(SET PROBLEM) Copy the items from the line that contains "From the set" through the end of the items, including both ends, with the pictures left out. Shift every coordinate in the answers by adding 14 to each number, and keep the coordinates in the rest of the lines unchanged.

(DATASET ENTRIES)
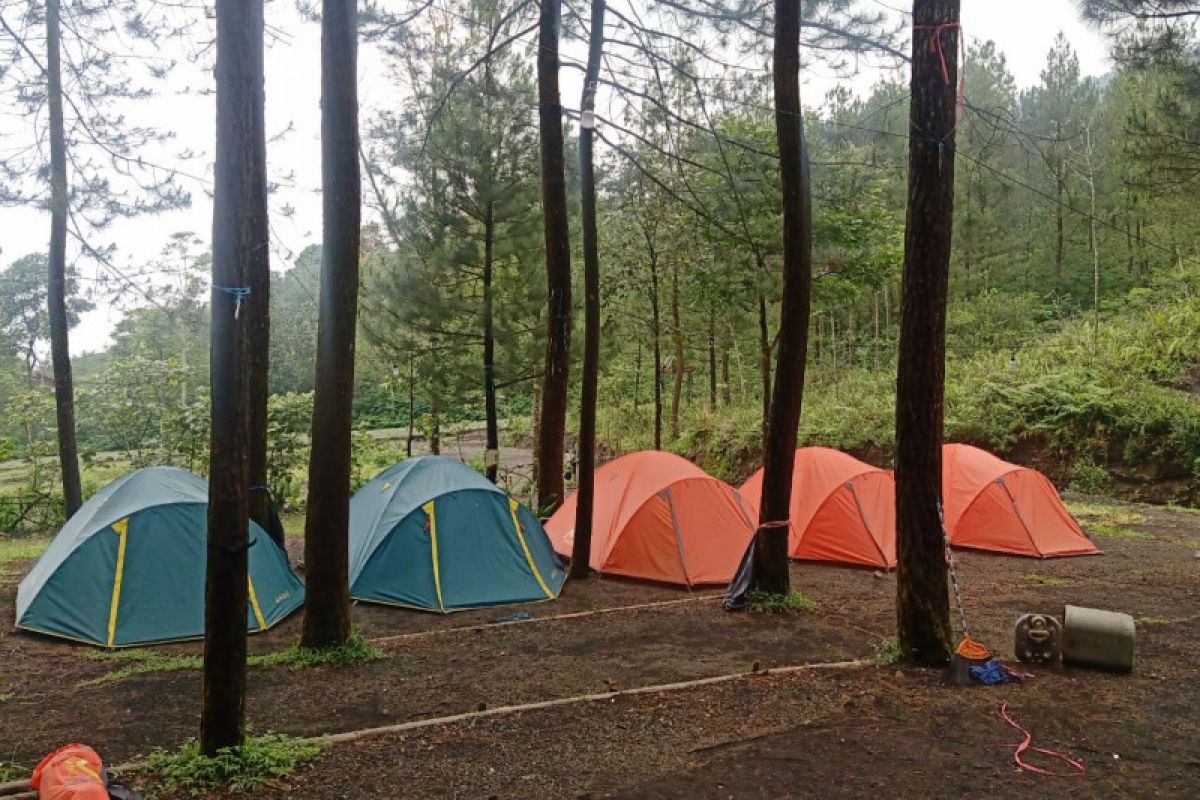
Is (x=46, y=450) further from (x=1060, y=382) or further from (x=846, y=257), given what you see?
(x=1060, y=382)

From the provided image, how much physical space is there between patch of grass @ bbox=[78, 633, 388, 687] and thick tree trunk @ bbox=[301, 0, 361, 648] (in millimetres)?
106

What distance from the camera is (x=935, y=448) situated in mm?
5695

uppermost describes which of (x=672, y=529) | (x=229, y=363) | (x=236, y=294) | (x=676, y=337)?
(x=676, y=337)

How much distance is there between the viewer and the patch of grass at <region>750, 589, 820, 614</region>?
7703mm

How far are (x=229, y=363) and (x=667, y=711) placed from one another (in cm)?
335

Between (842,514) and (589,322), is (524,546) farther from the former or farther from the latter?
(842,514)

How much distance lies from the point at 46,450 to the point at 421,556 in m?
11.4

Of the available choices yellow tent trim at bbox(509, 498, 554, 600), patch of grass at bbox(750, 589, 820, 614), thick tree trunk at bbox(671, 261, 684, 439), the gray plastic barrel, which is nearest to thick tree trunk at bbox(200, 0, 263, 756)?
yellow tent trim at bbox(509, 498, 554, 600)

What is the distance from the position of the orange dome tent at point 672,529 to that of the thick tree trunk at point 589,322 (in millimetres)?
479

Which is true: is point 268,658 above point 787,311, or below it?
below

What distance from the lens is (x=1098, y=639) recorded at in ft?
18.2

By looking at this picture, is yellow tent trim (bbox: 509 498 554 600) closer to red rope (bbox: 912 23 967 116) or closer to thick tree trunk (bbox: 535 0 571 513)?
thick tree trunk (bbox: 535 0 571 513)

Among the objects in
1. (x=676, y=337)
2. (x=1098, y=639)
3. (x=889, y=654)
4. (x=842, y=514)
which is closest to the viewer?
(x=1098, y=639)

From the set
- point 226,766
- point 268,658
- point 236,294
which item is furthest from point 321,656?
point 236,294
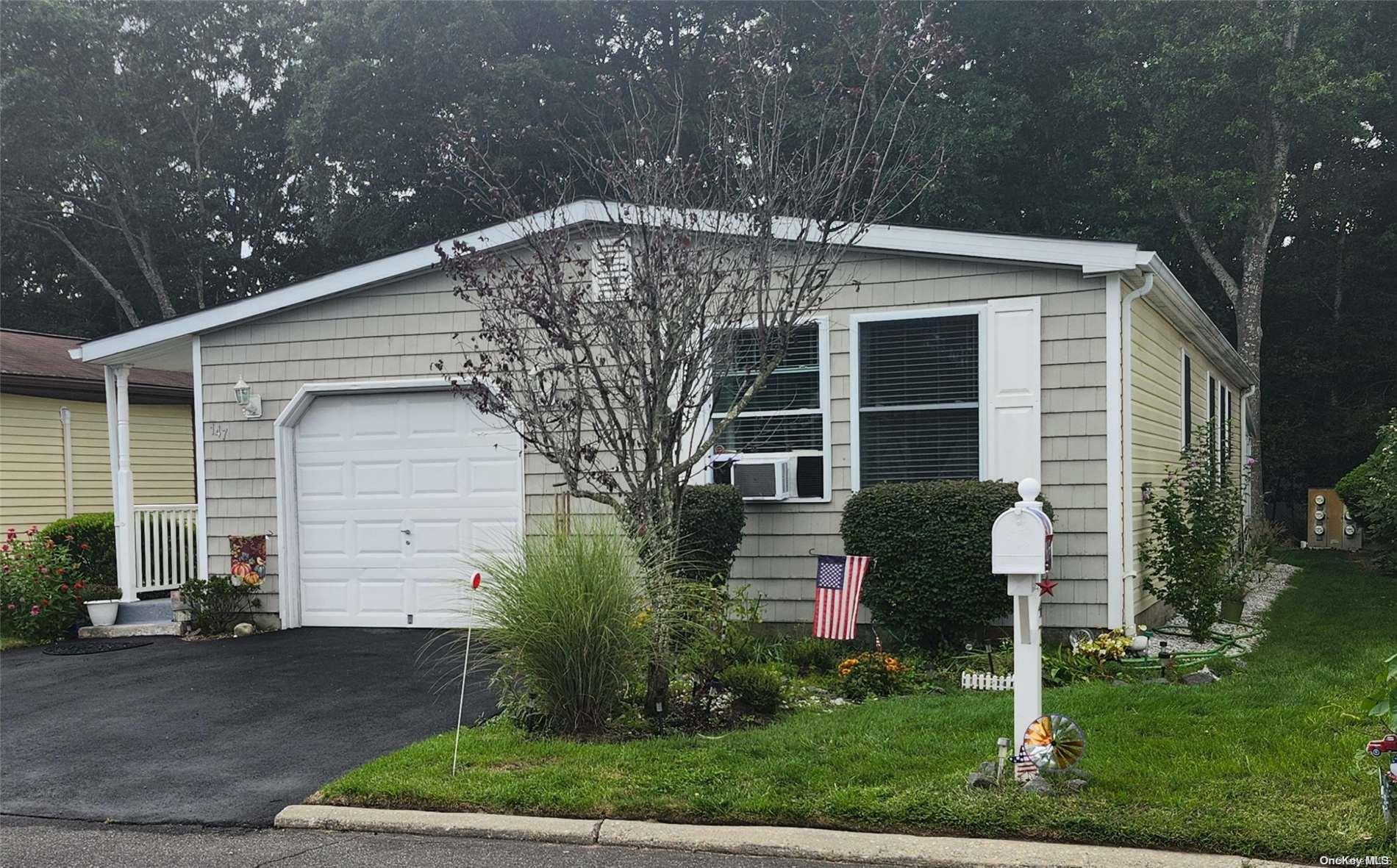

(RESULT OF THE TASK)
From the set
- point 226,766
- point 268,658
- point 236,294
which item is furthest from point 321,656?
point 250,308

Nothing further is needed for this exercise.